Mit der vom Senat zugelassenen Revision rügen die Kläger die Verletzung materiellen Rechts.
Die Kläger beantragen,
unter Aufhebung des Urteils des Verwaltungsgerichts Halle vom 23. November 2000, des Bescheides der Beklagten vom 24. August 1993 und des Widerspruchsbescheides des Landesamtes zur Regelung offener Vermögensfragen (Sachsen-Anhalt) vom 28. Juli 1997, soweit es nicht um die Berechtigtenfeststellung geht, die Beklagte zu verpflichten, das Grundstück Große S.…straße 13 in … (Gemarkung …, Flur 28, Flurstück 12/1) an sie als Miteigentümer zu je 1/2 zurückzuübertragen.
Die Beklagte beantragt,
die Revision zurückzuweisen.

==========

_Aufgabenstellung 1_. Welche Datumsangaben kommen im Textauszug vor? Nenne alle.
_Aufgabenstellung 2_.
Beantworte anhand des Textauszugs:
(a) Welche Verletzung rügen die Kläger mit der Revision?
(b) Was beantragt die Beklagte?
(c) Zu welchem Anteil soll das Grundstück an jeden der Kläger als Miteigentümer zurückübertragen werden?
_Aufgabenstellung 3_. Wiederhole den Textauszug wortgetreu von „Mit der vom“ bis einschließlich „je 1/2 zurückzuübertragen.“.

_Bereitgestellte Angaben_.
==========

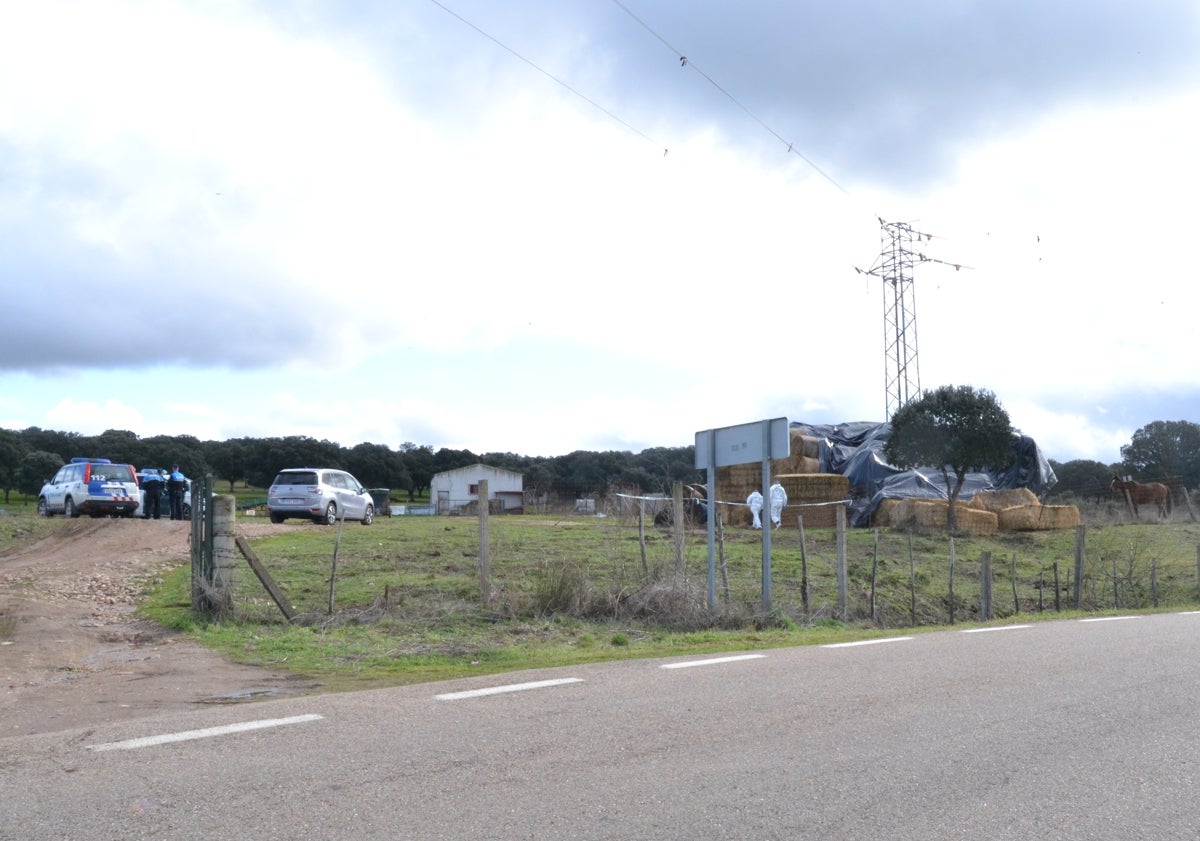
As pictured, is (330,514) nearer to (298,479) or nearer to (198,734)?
(298,479)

==========

_Vollständige Antwort 1_.
- 23. November 2000
- 24. August 1993
- 28. Juli 1997

_Vollständige Antwort 2_.
(a) Die Verletzung materiellen Rechts.
(b) Die Revision zurückzuweisen.
(c) Zu je 1/2.

_Vollständige Antwort 3_.
Mit der vom Senat zugelassenen Revision rügen die Kläger die Verletzung materiellen Rechts.
Die Kläger beantragen,
unter Aufhebung des Urteils des Verwaltungsgerichts Halle vom 23. November 2000, des Bescheides der Beklagten vom 24. August 1993 und des Widerspruchsbescheides des Landesamtes zur Regelung offener Vermögensfragen (Sachsen-Anhalt) vom 28. Juli 1997, soweit es nicht um die Berechtigtenfeststellung geht, die Beklagte zu verpflichten, das Grundstück Große S.…straße 13 in … (Gemarkung …, Flur 28, Flurstück 12/1) an sie als Miteigentümer zu je 1/2 zurückzuübertragen.